## start

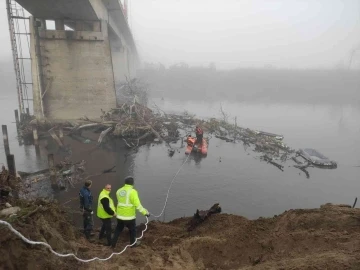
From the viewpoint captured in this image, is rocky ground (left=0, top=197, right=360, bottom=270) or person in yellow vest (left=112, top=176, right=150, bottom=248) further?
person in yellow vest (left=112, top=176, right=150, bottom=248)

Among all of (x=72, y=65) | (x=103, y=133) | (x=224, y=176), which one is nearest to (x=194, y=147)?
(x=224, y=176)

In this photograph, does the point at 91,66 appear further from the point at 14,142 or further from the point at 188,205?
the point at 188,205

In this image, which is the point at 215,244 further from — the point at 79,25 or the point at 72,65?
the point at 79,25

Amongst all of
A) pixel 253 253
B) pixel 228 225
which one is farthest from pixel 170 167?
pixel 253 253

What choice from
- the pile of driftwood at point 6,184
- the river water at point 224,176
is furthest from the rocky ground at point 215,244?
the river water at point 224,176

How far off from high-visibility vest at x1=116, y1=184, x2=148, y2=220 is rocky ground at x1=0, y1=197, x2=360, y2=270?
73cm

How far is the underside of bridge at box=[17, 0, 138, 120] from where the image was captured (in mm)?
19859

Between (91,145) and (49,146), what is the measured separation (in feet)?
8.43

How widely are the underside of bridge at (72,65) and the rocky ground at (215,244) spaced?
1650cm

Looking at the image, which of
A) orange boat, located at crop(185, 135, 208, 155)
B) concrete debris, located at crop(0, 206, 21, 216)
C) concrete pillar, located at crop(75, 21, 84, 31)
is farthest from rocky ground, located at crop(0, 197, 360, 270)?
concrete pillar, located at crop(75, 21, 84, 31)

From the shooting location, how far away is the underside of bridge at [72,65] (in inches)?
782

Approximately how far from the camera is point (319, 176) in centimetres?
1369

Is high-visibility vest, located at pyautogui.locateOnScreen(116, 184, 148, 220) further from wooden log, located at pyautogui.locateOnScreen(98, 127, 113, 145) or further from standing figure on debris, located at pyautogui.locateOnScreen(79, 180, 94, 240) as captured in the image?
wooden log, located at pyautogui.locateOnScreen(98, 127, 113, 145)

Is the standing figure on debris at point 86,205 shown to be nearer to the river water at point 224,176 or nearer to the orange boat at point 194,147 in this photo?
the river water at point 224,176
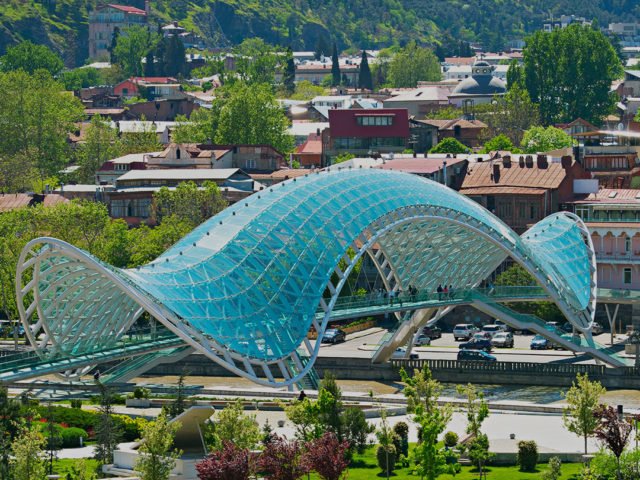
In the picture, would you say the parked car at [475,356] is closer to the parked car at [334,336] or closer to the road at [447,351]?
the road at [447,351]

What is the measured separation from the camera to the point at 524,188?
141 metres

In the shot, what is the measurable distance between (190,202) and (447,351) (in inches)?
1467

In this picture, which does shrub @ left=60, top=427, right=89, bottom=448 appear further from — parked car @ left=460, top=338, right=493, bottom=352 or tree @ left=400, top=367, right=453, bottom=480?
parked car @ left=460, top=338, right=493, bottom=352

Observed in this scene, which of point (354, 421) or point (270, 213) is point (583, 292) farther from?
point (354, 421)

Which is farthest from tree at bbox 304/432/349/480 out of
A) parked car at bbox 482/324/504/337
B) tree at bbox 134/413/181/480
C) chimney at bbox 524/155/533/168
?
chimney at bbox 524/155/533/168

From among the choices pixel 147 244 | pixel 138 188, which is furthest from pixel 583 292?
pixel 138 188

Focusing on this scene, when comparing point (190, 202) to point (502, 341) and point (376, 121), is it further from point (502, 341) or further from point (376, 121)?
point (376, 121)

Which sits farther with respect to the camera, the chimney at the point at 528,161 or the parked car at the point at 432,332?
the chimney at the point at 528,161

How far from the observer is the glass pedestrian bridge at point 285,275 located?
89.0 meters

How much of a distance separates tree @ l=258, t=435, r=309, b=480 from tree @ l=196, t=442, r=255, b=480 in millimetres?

## end

Repeat all of the data above word for word, minus the pictures.

From the viewpoint captured in this image, is rocky ground (left=0, top=197, right=360, bottom=270) or person in yellow vest (left=112, top=176, right=150, bottom=248) further?
person in yellow vest (left=112, top=176, right=150, bottom=248)

Among all of (x=72, y=65) | (x=103, y=133) | (x=224, y=176), which one is nearest to (x=194, y=147)?
(x=224, y=176)

In this photograph, does the point at 91,66 appear further from the point at 14,142 or further from the point at 188,205?
the point at 188,205

In this image, which is the point at 215,244 further from — the point at 79,25 or the point at 72,65?
the point at 79,25

Amongst all of
A) pixel 253 253
B) pixel 228 225
which one is farthest from pixel 170 167?
pixel 253 253

What choice from
- the pile of driftwood at point 6,184
- the river water at point 224,176
is furthest from the rocky ground at point 215,244?
the river water at point 224,176

How far off from high-visibility vest at x1=116, y1=184, x2=148, y2=220 is rocky ground at x1=0, y1=197, x2=360, y2=270?
73cm

How far is the underside of bridge at box=[17, 0, 138, 120] from where the image was captured (in mm)?
19859

Between (91,145) and (49,146), what is the measured separation (in feet)?
8.43

How widely are the underside of bridge at (72,65) and the rocky ground at (215,244) spaced?
1650cm

Looking at the image, which of
A) orange boat, located at crop(185, 135, 208, 155)
B) concrete debris, located at crop(0, 206, 21, 216)
C) concrete pillar, located at crop(75, 21, 84, 31)
is farthest from rocky ground, located at crop(0, 197, 360, 270)?
concrete pillar, located at crop(75, 21, 84, 31)

From the shooting location, how far away is the underside of bridge at [72,65] (in inches)?
782

Approximately how far from the camera is point (319, 176) in centimetres?
1369

Is high-visibility vest, located at pyautogui.locateOnScreen(116, 184, 148, 220) further from wooden log, located at pyautogui.locateOnScreen(98, 127, 113, 145) or further from standing figure on debris, located at pyautogui.locateOnScreen(79, 180, 94, 240) as captured in the image?
wooden log, located at pyautogui.locateOnScreen(98, 127, 113, 145)

Is the standing figure on debris at point 86,205 shown to be nearer to the river water at point 224,176 or nearer to the orange boat at point 194,147 in this photo?
the river water at point 224,176
In the picture, would you say the parked car at [475,356] is closer to the parked car at [334,336] or closer to the road at [447,351]?
the road at [447,351]

What is the measured separation from the camera to the point at 524,188?
141 metres

In the shot, what is the measurable distance between (190,202) and (447,351) (in inches)?
1467

In this picture, which does shrub @ left=60, top=427, right=89, bottom=448 appear further from — parked car @ left=460, top=338, right=493, bottom=352 or tree @ left=400, top=367, right=453, bottom=480?
parked car @ left=460, top=338, right=493, bottom=352

Observed in this scene, which of point (354, 421) or point (270, 213) is point (583, 292) farther from?
point (354, 421)

Which is farthest from tree at bbox 304/432/349/480 out of
A) parked car at bbox 482/324/504/337
B) tree at bbox 134/413/181/480
C) chimney at bbox 524/155/533/168
?
chimney at bbox 524/155/533/168

From among the choices pixel 147 244 | pixel 138 188, which is furthest from pixel 583 292?
pixel 138 188

Focusing on this scene, when comparing point (190, 202) to point (502, 341) and point (376, 121), is it further from point (502, 341) or further from point (376, 121)?
point (376, 121)

Which sits farther with respect to the camera, the chimney at the point at 528,161 or the parked car at the point at 432,332?
the chimney at the point at 528,161

How far from the observer is the glass pedestrian bridge at point 285,275 located?
89.0 meters

How much of a distance separates tree @ l=258, t=435, r=309, b=480 from tree @ l=196, t=442, r=255, b=480 in millimetres?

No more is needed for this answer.